10        Q.   When you described this murder, I examined the transcript and you

11     said that you saw the man who had been killed with an iron bar being

12     taken out; is that correct?

13        A.   Yes, they took him out behind the warehouse in Bratunac.

14        Q.   Thank you.  So they went behind the warehouse; is that right?

15        A.   Immediately to the left as you go through the doorway.  They

16     didn't go behind the warehouse.  They went to the left and I was coming

17     back from the right.

18        Q.   Now a minute ago in line 10 you said "behind the warehouse."

19     Now, tell me, you remained in the warehouse, didn't you?

20        A.   Yes, I did.

21        Q.   So how then did you find out about his killing?
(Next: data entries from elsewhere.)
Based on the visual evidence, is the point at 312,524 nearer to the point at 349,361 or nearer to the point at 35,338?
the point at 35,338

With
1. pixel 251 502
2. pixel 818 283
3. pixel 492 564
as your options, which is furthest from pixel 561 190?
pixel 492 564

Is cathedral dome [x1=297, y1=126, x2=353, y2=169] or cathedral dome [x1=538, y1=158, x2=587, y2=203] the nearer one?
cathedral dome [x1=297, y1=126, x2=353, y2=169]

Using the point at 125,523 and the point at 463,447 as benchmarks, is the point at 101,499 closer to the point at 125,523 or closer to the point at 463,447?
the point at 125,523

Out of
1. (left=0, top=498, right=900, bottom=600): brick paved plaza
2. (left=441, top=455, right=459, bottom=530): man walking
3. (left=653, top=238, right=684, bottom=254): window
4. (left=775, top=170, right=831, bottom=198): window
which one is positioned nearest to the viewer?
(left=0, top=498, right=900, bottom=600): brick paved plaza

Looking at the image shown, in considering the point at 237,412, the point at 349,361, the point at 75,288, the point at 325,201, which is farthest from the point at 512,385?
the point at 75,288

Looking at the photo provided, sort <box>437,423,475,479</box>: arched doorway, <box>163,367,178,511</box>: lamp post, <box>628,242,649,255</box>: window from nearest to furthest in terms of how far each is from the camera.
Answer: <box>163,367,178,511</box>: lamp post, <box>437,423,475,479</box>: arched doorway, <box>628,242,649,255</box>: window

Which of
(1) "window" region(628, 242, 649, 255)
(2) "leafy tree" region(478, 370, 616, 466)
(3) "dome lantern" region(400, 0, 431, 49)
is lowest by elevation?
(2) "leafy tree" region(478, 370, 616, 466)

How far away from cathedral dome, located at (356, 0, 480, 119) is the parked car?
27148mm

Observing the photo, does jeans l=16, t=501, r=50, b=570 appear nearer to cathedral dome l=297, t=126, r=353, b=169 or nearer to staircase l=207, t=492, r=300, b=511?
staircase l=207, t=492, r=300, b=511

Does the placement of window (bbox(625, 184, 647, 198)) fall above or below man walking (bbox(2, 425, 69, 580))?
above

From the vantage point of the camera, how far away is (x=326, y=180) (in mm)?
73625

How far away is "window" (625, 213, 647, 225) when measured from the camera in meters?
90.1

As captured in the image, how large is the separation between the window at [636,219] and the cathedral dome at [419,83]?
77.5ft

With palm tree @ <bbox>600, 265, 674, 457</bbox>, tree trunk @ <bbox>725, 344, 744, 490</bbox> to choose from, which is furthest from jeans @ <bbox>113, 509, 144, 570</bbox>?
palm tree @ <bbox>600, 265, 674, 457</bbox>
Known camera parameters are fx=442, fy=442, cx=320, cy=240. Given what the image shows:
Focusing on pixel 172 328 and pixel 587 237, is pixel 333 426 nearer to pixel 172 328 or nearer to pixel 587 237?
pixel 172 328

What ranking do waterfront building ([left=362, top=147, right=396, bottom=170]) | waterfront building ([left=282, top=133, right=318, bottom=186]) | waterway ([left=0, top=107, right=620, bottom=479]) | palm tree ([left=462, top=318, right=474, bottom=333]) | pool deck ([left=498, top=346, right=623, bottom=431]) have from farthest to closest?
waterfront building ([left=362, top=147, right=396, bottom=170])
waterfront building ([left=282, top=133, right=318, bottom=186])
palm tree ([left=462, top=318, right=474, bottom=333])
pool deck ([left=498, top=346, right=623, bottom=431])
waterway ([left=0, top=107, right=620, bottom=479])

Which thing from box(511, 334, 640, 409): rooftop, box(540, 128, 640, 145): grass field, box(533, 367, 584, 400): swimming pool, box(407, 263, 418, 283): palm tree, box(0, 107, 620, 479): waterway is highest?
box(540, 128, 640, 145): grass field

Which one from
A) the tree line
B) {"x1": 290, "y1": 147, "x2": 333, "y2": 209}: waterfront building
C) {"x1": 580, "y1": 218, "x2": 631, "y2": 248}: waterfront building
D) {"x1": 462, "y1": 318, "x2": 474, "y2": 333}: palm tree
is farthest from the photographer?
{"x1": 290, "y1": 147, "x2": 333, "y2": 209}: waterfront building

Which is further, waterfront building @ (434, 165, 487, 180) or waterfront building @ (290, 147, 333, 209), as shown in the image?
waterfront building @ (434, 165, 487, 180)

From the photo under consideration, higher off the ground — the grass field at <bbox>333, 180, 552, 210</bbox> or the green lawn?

22        A.   The one that had been hit with an iron bar and an axe, you mean

23     that one?  Well, I saw it.

24        Q.   Well, you were inside the warehouse and they were behind the

25     warehouse; is that correct?

Page 21971

 1        A.   If you walk into the warehouse, this corridor went all the way to

 2     a small room.  As we were walking to the right from the warehouse to the

 3     room, they would take people only to the left, not behind the warehouse.

 4     They remained there.  It was only to the left of the warehouse.  It was

 5     just off the corridor.  They didn't go behind the warehouse and that's

 6     why I was able to see it.  They put a hand on their shoulder, and I think

 7     that two or three men were standing on both sides.  One of them had an

 8     automatic rifle and he was turned to the man who was approaching him and

 9     he was shouting, "Come closer, come closer."  He started towards the

10     soldier, and from the left one of them hit him with an iron bar on the

11     back and he fell down.  The other one on the right had an axe and hit him

12     on the spine.  He left the axe there.  He couldn't or wouldn't take the

13     blade out.  After that I went into the warehouse and this is how this

14     incident ended.

15        Q.   Did you see the rails from the meadow or not?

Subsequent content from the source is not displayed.